> [CONSIGNE A]:
Répondez à ces questions d'après le texte étudié ci-dessous :
(i) De qui était composée la commission internationale ?
(ii) Quel point jusque-là douteux fut d'abord démontré ?
(iii) Vers quelle ville venaient aboutir les tracés indirects retenus par la plupart des membres ?
> [CONSIGNE B]:
Ces affirmations concordent-elles avec le texte étudié ci-dessous ? Répondez par oui ou non, en citant les mots décisifs du texte.
(i) Tous les membres de la commission jugeaient le canal réalisable.
(ii) Les tracés indirects envisagés traversaient le delta.
(iii) La société adopta définitivement un projet avant de se séparer.
> [CONSIGNE C]: D'après le texte étudié ci-dessous, pourquoi la plupart des membres de la commission ont-ils conclu à des tracés indirects ? Répondez en une à trois phrases.

Plus récemment, il y a de cela vingt ans à peine, le monde savant reprenait cette idée ; une commission internationale, composée d’habiles ingénieurs, se livra sur les lieux mêmes à de sérieuses études. Un premier point, jusque-là douteux, fut d’abord démontré : l’égalité de niveau entre les deux mers. Quelques-uns des membres de la commission regardaient l’exécution du canal comme non réalisable. La plupart, en raison des difficultés que présenterait la création d’un port sur les rives du golfe de Péluse, conclurent à des tracés indirects traversant le delta et venant aboutir vers Alexandrie. La société finit par se séparer sans avoir adopté définitivement aucun projet.

> [SECTION DES DONNÉES]:
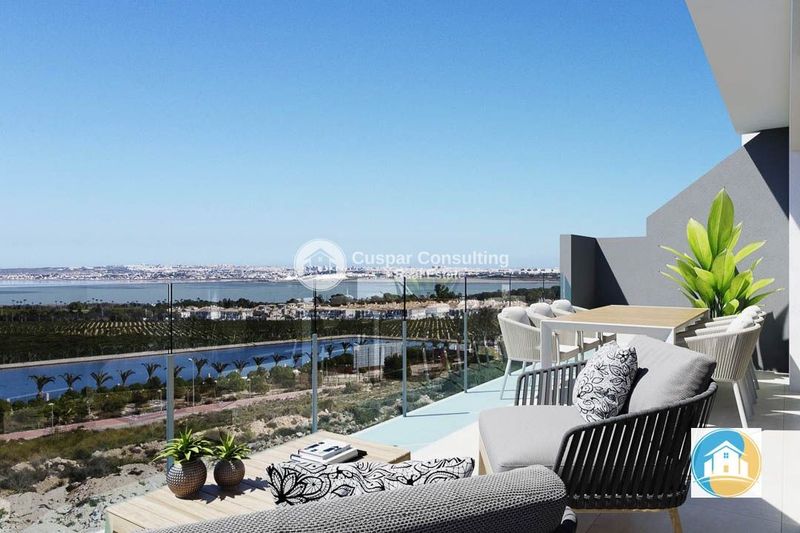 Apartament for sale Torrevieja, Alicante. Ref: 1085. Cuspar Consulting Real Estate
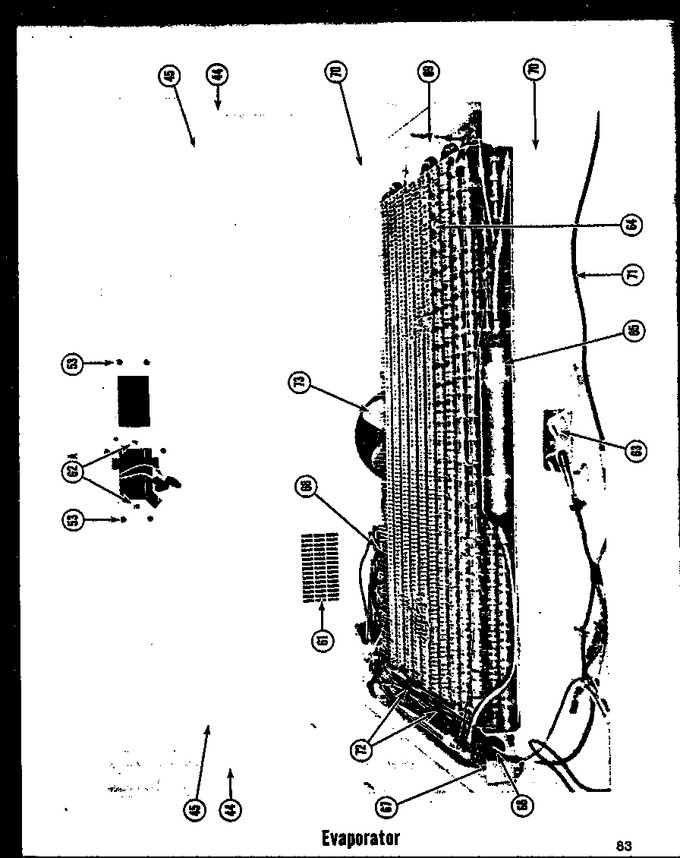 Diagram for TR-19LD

...

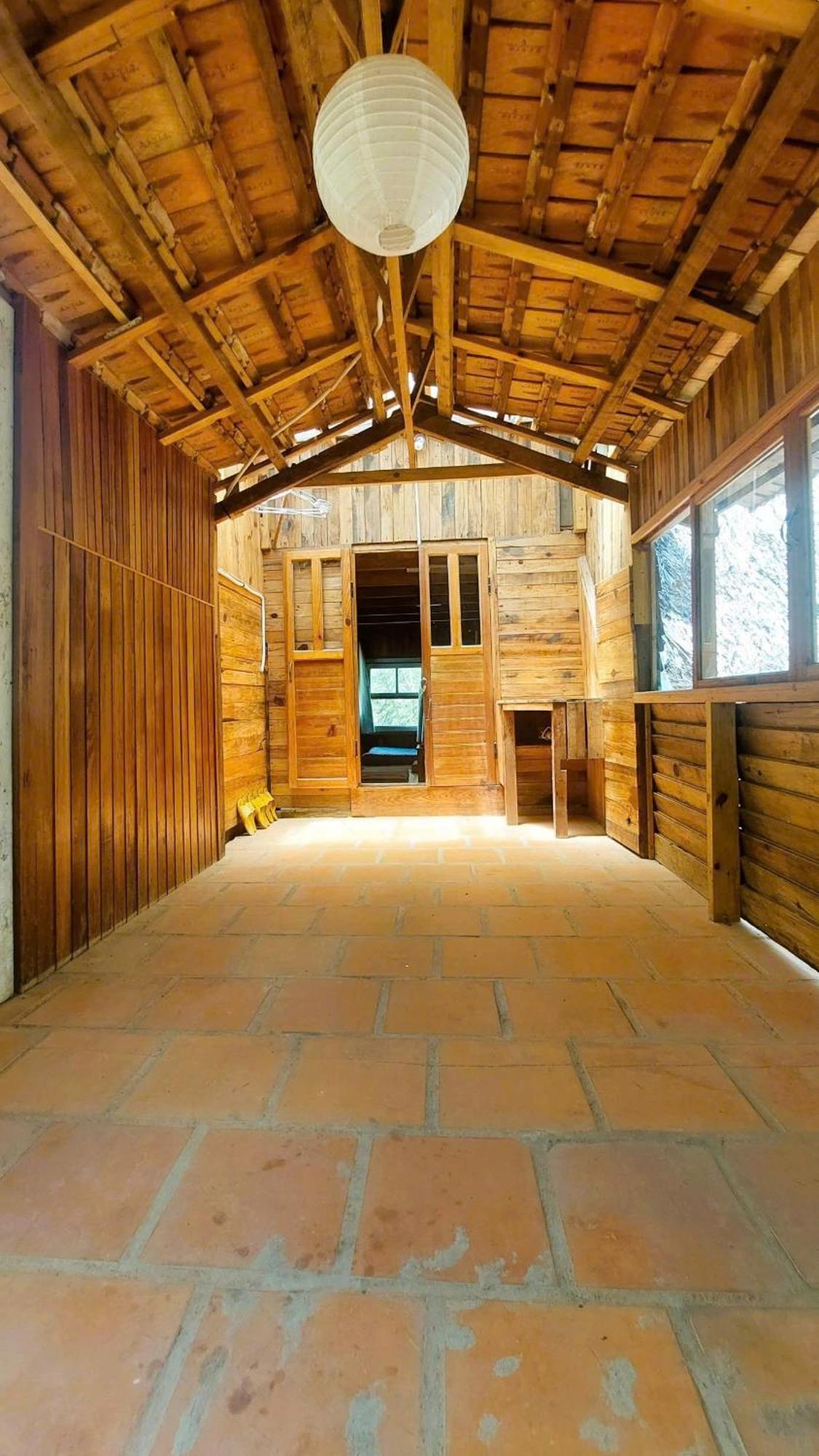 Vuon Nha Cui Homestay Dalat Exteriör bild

> [RÉPONSE RÉDIGÉE A]:
(i) D'habiles ingénieurs.
(ii) L'égalité de niveau entre les deux mers.
(iii) Vers Alexandrie.

> [RÉPONSE RÉDIGÉE B]:
(i) Non : « Quelques-uns des membres de la commission regardaient l’exécution du canal comme non réalisable. »
(ii) Oui : « des tracés indirects traversant le delta »
(iii) Non : « La société finit par se séparer sans avoir adopté définitivement aucun projet. »

> [RÉPONSE RÉDIGÉE C]: La plupart des membres ont conclu à des tracés indirects en raison des difficultés que présenterait la création d'un port sur les rives du golfe de Péluse. Ces tracés traversaient donc le delta pour aboutir vers Alexandrie.